The venue was filled with a mixture of hope and apprehension. France's impressive performances in the tournament were at the front of people's minds. They had shrugged off the challenge of Australia and Japan with ease and going on their Six Nations campaign, no one expected them to bring such flair.
Ireland, on the other hand, had made hard work of their opening games. Grinding out victories to set up a must-win final group game with France. Their performances were clearly not at the level needed if they wanted to reach their goal of at least a semi-final spot, so there was no denying that a big challenge lay ahead.
"I hope they win and I think they can, said Pauline Tyrrell. "But I've taught my kids to know that you can't always win because if they don't know that and something doesn't go their way, then they won't be able to cope."
"That's good advice," adds Carol Miller. "People often ask me 'am I terrified of Ali going out playing rugby?' The first thing I'm terrified about is that there isn't going to be a win and the second thing is if she is going to be OK. It should be the other way around," she said laughing.
The families then departed for UCD. When they arrived the Bowl was packed with high-spirited fans mostly decked out in green.
But their enthusiasm was quickly stifled as it became clear from very early on which French side turned up.
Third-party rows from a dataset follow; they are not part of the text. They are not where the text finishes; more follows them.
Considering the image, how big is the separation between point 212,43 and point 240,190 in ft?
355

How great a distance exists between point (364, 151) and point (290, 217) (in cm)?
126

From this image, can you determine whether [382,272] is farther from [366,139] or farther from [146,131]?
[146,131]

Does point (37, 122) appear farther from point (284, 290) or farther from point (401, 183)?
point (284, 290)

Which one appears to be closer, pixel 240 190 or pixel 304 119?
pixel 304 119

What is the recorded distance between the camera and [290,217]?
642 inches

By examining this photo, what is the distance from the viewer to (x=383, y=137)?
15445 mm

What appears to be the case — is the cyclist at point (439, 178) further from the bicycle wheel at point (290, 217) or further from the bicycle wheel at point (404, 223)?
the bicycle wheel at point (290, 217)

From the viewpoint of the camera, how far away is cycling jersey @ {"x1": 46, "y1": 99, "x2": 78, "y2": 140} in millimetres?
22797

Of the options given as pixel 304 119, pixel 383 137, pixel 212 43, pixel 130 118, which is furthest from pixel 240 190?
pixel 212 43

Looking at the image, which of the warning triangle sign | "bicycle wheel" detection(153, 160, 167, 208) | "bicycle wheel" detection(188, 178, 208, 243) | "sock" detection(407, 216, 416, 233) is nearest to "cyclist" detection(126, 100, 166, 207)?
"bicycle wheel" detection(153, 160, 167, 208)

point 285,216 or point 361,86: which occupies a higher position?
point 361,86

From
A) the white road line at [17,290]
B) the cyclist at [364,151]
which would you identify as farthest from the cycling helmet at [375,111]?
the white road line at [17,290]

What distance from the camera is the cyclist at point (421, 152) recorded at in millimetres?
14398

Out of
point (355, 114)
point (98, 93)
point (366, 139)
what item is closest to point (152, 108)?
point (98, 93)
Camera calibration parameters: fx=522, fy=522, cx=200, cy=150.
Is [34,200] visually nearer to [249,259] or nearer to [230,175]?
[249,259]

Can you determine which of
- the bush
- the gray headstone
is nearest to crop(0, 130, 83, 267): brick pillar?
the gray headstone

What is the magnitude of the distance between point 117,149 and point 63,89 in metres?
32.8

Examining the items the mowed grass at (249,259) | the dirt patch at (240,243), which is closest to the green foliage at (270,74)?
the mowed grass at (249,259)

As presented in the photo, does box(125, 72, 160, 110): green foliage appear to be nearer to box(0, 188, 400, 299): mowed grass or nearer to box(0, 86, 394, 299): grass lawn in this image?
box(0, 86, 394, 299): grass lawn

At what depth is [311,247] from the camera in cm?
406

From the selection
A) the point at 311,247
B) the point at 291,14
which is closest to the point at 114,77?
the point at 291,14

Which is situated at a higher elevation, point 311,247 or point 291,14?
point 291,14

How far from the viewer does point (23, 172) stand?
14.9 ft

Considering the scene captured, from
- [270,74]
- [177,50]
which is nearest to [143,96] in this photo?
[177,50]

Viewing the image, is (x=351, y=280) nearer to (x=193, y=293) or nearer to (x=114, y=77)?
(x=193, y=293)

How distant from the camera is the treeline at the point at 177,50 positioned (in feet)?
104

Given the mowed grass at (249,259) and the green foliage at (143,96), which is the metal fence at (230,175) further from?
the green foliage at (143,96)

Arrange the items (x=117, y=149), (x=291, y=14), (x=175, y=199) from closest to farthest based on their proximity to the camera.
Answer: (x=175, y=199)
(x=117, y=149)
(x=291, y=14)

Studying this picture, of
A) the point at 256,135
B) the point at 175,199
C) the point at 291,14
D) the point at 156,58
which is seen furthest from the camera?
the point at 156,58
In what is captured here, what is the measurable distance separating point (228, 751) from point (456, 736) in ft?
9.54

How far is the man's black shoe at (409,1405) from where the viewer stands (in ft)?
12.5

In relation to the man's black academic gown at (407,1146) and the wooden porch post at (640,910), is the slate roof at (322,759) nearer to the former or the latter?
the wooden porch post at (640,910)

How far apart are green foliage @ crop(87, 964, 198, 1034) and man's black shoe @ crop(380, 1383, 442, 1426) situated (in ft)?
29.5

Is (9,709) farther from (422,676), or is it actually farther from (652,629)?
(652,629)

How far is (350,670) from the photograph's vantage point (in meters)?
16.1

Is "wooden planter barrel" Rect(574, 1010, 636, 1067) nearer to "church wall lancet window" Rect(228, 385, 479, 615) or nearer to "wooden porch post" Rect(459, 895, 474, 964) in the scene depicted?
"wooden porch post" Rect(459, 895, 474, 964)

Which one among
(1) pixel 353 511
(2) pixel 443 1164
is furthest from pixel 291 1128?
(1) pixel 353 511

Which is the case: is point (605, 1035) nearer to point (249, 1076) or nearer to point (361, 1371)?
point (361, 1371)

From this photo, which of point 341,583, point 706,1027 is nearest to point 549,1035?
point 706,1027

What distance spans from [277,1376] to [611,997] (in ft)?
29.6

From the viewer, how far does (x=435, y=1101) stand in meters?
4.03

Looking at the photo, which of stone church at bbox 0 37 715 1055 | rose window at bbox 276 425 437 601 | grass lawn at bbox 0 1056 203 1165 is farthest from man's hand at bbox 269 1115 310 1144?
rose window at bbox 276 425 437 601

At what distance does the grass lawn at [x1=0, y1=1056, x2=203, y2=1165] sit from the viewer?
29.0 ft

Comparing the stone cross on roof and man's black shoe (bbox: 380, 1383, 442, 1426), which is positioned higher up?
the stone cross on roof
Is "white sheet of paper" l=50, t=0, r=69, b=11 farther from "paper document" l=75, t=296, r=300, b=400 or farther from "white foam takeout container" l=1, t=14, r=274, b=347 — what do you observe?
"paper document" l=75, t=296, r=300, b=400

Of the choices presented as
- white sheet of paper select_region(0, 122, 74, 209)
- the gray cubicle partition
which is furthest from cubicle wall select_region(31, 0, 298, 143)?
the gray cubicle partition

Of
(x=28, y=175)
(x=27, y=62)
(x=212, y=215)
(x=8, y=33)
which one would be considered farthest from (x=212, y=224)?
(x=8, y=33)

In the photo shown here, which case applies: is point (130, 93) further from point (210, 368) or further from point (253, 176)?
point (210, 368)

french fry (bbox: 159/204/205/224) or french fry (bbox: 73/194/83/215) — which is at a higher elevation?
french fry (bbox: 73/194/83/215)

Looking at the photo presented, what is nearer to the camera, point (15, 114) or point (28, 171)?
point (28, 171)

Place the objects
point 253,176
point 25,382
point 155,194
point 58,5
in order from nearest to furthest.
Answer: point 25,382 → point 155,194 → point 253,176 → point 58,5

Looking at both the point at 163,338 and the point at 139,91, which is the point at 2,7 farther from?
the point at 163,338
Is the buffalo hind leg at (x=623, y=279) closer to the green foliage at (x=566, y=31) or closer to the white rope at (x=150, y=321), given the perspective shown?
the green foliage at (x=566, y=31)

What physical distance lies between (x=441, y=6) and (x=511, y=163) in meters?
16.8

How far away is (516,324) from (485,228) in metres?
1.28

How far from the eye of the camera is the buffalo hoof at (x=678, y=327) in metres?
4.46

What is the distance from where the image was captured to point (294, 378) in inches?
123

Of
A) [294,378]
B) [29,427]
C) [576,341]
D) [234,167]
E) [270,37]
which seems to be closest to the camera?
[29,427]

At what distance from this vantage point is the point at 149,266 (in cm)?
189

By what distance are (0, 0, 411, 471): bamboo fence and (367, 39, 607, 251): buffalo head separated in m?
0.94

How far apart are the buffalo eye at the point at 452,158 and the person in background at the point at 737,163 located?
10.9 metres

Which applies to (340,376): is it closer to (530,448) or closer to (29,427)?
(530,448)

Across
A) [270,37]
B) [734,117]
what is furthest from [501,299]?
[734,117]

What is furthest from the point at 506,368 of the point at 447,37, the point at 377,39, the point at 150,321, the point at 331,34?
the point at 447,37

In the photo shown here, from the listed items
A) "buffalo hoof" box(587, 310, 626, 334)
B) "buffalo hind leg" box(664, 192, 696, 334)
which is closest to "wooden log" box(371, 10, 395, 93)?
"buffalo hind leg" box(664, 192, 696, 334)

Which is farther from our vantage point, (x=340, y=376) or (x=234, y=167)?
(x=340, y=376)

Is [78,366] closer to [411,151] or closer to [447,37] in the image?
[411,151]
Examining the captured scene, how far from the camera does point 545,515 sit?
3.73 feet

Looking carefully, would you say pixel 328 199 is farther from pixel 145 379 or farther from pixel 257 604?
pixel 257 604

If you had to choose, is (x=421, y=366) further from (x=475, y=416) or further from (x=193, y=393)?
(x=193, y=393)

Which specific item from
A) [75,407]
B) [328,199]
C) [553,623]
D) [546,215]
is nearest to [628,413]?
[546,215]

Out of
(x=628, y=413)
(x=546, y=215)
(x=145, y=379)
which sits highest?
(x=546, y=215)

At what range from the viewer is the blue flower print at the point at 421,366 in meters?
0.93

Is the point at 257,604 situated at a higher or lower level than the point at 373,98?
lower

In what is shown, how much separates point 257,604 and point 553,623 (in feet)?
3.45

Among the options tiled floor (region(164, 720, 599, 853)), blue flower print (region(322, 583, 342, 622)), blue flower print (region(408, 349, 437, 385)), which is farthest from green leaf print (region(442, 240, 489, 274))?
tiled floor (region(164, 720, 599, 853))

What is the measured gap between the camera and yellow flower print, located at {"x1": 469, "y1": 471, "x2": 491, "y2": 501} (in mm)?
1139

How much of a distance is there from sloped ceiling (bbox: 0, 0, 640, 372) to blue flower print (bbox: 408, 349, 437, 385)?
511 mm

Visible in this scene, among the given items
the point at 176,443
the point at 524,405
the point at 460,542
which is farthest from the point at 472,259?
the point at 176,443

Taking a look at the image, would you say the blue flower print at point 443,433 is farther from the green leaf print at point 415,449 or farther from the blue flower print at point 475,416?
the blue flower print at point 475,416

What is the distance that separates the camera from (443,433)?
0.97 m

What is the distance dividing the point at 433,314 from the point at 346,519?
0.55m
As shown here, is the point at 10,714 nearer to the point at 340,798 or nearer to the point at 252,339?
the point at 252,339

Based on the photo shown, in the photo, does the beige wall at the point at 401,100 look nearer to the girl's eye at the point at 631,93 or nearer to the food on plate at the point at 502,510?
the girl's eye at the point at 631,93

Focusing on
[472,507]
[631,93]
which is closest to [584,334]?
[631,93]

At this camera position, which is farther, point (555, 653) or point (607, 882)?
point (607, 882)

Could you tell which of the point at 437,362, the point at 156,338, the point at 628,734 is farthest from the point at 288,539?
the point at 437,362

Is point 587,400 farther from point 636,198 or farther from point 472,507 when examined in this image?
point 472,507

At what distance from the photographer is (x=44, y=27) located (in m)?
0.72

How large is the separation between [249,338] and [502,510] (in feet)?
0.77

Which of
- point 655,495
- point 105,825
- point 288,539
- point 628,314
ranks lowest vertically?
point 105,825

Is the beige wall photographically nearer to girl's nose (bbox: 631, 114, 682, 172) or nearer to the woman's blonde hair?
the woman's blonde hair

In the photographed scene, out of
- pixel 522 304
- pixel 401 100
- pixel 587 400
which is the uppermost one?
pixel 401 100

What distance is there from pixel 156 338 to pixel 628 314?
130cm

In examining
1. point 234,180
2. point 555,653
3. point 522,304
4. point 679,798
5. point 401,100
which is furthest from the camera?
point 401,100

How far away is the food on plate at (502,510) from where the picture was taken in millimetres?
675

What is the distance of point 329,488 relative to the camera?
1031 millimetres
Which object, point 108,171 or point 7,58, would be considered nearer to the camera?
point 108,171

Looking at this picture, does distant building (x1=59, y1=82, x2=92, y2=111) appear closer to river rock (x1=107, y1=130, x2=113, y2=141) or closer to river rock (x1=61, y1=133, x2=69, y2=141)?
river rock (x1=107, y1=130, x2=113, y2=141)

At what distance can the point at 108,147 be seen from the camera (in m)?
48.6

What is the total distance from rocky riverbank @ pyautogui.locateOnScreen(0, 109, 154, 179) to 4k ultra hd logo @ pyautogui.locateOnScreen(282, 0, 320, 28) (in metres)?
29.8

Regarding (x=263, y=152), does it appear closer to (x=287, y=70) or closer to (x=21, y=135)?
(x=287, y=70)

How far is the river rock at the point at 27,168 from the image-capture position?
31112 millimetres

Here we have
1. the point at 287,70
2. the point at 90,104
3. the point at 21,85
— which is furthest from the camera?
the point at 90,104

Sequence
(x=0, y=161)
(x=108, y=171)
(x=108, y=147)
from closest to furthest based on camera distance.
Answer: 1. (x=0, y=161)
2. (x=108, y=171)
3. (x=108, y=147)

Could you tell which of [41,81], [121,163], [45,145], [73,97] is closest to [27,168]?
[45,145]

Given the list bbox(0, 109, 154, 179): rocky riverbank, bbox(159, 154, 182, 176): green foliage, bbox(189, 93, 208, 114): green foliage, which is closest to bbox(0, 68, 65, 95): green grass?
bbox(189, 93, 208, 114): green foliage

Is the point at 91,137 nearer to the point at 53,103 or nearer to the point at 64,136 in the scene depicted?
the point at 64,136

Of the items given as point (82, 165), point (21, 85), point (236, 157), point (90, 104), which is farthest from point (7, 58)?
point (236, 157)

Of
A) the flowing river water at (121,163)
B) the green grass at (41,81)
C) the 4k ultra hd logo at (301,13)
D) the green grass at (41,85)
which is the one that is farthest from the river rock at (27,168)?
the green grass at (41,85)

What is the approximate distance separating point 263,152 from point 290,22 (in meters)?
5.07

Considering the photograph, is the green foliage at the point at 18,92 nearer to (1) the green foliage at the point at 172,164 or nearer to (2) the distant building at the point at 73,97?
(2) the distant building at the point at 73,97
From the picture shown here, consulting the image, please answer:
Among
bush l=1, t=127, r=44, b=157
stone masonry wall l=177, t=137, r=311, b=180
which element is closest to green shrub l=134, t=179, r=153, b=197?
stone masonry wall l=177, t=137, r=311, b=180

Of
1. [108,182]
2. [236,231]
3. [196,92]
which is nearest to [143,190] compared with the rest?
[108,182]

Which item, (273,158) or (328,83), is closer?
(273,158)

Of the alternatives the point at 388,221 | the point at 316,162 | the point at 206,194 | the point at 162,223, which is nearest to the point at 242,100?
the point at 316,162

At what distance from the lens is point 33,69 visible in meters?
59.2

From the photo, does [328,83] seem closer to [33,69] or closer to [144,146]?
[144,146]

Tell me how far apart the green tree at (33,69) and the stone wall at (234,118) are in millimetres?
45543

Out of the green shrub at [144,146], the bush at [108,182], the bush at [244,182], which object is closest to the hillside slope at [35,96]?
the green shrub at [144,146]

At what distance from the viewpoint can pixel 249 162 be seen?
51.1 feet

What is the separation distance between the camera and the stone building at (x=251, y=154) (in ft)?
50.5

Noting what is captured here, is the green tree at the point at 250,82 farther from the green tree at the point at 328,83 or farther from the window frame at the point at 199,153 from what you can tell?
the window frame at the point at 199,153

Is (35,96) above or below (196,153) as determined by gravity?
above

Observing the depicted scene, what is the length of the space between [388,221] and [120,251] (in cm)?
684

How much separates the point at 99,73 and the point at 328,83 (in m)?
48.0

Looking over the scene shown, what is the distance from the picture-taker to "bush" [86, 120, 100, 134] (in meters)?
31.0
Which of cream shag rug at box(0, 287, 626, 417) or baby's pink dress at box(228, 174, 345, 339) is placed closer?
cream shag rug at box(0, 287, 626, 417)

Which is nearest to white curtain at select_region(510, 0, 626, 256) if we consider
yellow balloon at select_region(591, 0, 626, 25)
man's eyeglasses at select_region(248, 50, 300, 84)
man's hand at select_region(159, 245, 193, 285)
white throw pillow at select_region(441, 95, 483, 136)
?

They danced around the pitch showing speed and strength and after seven minutes Romain Menager had scored the opening try.
The crowd encouraged the home team but they were no match for the French. Caroline Ladagnous added two more tries and by half-time Ireland trailed 21-0.
In the second half the home side started stronger but they couldn't break down France or get any foothold in the game. As the clock ticked by, any hope of mounting a challenge evaporated. But they kept striving for a score and Cliodhna Moloney went over the line in the dying moments and rapturous cheers rang out.
Tom Tierney's team never stopped fighting and although the days of moral victories are behind this side, there was pride in the resilience shown.
The final whistle blew and France won 21-5. Tears streamed down the faces of the Ireland players as the consequences of the defeat hit home.
After the game Pauline Tyrrell stood in the rain waiting for Hannah to come out of the changing rooms. She was smiling even though Ireland lost. Just five weeks ago she had major surgery and to stand there and watch her daughter give her all for her country is a feat in itself.
"I went to the Australia game but I didn't think Hannah would be playing in the Japan game so I went to Wexford to rest, explained Pauline.
"I was watching her on the telly and at half-time I ran into the church in Our Lady's Island and lit all the candles and prayed that they would win.
"I love being here even though I should be at home in my sick bed. I'm a fighter and Hannah is a fighter. I'm so happy they got the try at the end. They never gave up."
The players slowly appeared from the dressing room, the pain of defeat etched clearly in their faces. Hugs were exchanged with loved ones and that pain eased momentarily.
Their hopes of winning the World Cup may have ended but the role of those who stand behind doesn't change. They have to be strong and ever present.
"No matter what I'll always be Katie's number-one fan," said Jackie Crosbie, clearly filled with love and pride.
And in that moment it was hard to think of anything more important than that.